Molokai Canoe Club also competed in the Men’s open division, finishing with a time of 3:40:42.
There’s more to paddling than just being in the water, according to women’s team captain Tiana Miguel, who has been paddling for over 20 years. In addition to training in the canoe, the women also do cardio and aerobic conditioning, from long runs to pulling tires to ab workouts.
“We’re small in stature, so we have to train extra hard to keep up with some of the other Maui teams,” she said.
There are currently 12 women on the team, who range in age from 20 to 37. While each individual woman carries extensive paddling experience, this is only the second year the team has been paddling together as a group, according to Miguel.
“It’s hard because we’re all young moms, and some of us work or are in college, so finding the time to practice and train is tough. It’s the biggest challenge,” she explained.
The team trains Monday, Tuesday and Thursday afternoons, and some Saturdays as big races approach. Miguel said that it is this rigorous training regimen enforced by their coach, Keola Kino, which has led to their success this season.
“We train a lot harder this year, with not only paddling but with cardio,” said Miguel. “We never knew we could do so well, but…once we got that first taste [of victory] and came in second, we all just want it more.”
The women’s team placed second in both the Queen Ka`ahumanu Maliko Race and the Dutchy Kino Memorial Classic, both on Maui last month. On Sept. 3, they placed tenth out of 130 teams at the Queen Lili`uokalani Race in Kona.
Miguel hopes the Wa`a women’s success this year will draw more women paddlers next year. If there are more people who try out, there will be more competition to push everyone to be better, she said.
Until then, Miguel and her teammates are focusing on the last and biggest race of their season –the Na Wahine O Ke Kai, an annual all-womens race across the Ka`iwi Channel between Molokai and Oahu on Sunday, Sept. 23.
“Now that we know our potential, I just want to train even harder,” said Miguel. “It feels good to go to that podium.”
It has been a landmark season for the men paddlers, who have placed in all four races they’ve competed in this season.

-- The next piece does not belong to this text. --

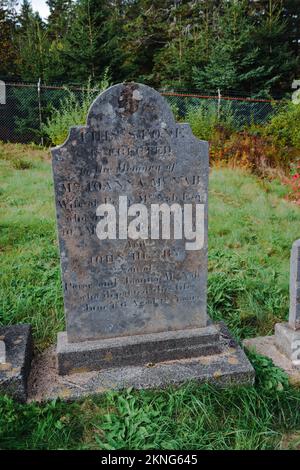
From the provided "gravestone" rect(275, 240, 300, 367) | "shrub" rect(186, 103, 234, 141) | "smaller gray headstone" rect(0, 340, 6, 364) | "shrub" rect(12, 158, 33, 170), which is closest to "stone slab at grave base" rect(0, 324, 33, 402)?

In addition to their recent victory at the Pailolo Challenge, the men took first at the Great Kahakuloa Race, second at the Dutchy Kino Memorial Classic and third out of 150 competing teams at the Queen Lili`uokalani Race earlier this month.
Team captain and acting coach Bozo Dudoit, who has been paddling for over 40 years, said that this year, their goal was to become the best crew in Maui County.
“We beat out Hawaiian [Canoe Club] this year, and hopefully will be able to trump Primo, the team to beat in Maui County,” said Dudoit. The team bested Hawaiian, one of the best teams in Maui, in the Great Kahakuloa Race last month, which is the first time they have beaten them in over 30 years, according to team member Clint Labrador.
The 15-member men’s team began training for this season in October of last year, starting with one day a week and then progressing to their current regimen of five afternoons per week. In addition to hours of paddling, they practice swim drills, conditioning exercises and sprints.
Extended training hours have led to a close-knit team, which Dudoit insists is the key to this group’s success.
“You can be superman, but if you’re not bonding with the crew, it ain’t going to happen,” he said. “Bonding is just as important as being in shape.”
When they are not paddling, the team may be found cleaning yards around the island to raise funds for the club. This year, they have already made about $5,000, most of which goes toward entry fees for the races. They want to be able to do more races so that they are better prepared for the big ones like Pailolo and Molokai Hoe, according to Dudoit.
The team’s next race is the 59th annual Molokai Hoe, which spans the 26-mile-long Ka`iwi Channel between Molokai and Oahu. Over 1,000 paddlers from all over the world are expected to compete in this year’s race, which will be held on Sunday, Oct. 7.